[Reading passage]
At the end of 2015, the first cases of Zika were identified in southern Mexico. During 2016, Zika spread as an outbreak to a large part of the country's coastal zones.


The Zika epidemiological surveillance system records cases with clinical symptoms of Zika virus disease (ZVD) and those confirmed by means of a reverse polymerase chain reaction (RT-PCR) assay. This report includes the suspected and confirmed cases from 2016. Incidence rates were estimated by region and in pregnant women based on the proportion of confirmed cases.


In total, 43,725 suspected cases of ZVD were reported. The overall incidence of suspected cases of ZVD was 82.0 per 100,000 individuals and 25.3 per 100,000 Zika cases. There were 4,168 pregnant women with suspected symptoms of ZVD, of which infection was confirmed in 1,082 (26%). The estimated incidence rate of ZVD for pregnant women nationwide was 186.1 positive Zika cases per 100,000 pregnant women.


The incidence of Zika in Mexico is higher than that reported previously in the National System of Epidemiological Surveillance. Positive cases of Zika must be estimated and reported.

[Saved entries]
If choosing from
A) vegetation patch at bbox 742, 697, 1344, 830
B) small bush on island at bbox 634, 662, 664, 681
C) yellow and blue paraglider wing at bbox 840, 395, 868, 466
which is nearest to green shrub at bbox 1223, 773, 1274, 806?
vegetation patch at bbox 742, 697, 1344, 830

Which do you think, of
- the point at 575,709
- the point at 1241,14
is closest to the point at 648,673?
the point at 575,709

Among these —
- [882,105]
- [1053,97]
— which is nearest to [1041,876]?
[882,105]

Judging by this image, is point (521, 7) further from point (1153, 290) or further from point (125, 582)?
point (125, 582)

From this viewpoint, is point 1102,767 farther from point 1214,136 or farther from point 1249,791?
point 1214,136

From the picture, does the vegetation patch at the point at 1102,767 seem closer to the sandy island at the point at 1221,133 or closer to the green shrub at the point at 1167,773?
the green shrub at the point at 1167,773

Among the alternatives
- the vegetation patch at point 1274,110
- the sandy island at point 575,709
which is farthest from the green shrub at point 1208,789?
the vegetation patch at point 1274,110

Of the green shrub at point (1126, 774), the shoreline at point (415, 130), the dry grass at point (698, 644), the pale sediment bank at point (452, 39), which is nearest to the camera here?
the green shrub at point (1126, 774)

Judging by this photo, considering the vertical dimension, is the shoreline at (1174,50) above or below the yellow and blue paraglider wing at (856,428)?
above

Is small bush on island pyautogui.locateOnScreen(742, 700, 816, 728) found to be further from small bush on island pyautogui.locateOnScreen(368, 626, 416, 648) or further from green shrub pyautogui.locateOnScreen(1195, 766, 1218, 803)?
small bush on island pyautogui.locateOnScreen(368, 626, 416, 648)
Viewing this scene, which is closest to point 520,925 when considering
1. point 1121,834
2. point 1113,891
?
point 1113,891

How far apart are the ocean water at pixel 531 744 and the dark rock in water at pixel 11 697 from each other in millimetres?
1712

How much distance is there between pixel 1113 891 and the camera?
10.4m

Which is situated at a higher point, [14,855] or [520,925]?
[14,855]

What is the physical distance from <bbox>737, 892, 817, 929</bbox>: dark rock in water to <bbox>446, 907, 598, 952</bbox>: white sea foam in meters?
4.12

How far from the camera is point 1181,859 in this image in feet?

[Explore the material]
(A) Return the passage of the Zika report from "The Zika epidemiological" to "of confirmed cases." word for word.
(B) List every whole-number count of people or cases given in the Zika report, leaving out rates and percentages.
The records are separate material from the report on Zika in Mexico.

[Task-by-task outputs]
(A)
The Zika epidemiological surveillance system records cases with clinical symptoms of Zika virus disease (ZVD) and those confirmed by means of a reverse polymerase chain reaction (RT-PCR) assay. This report includes the suspected and confirmed cases from 2016. Incidence rates were estimated by region and in pregnant women based on the proportion of confirmed cases.

(B)
- 43,725 suspected cases of ZVD
- 4,168 pregnant women with suspected symptoms of ZVD
- 1,082 pregnant women with confirmed infection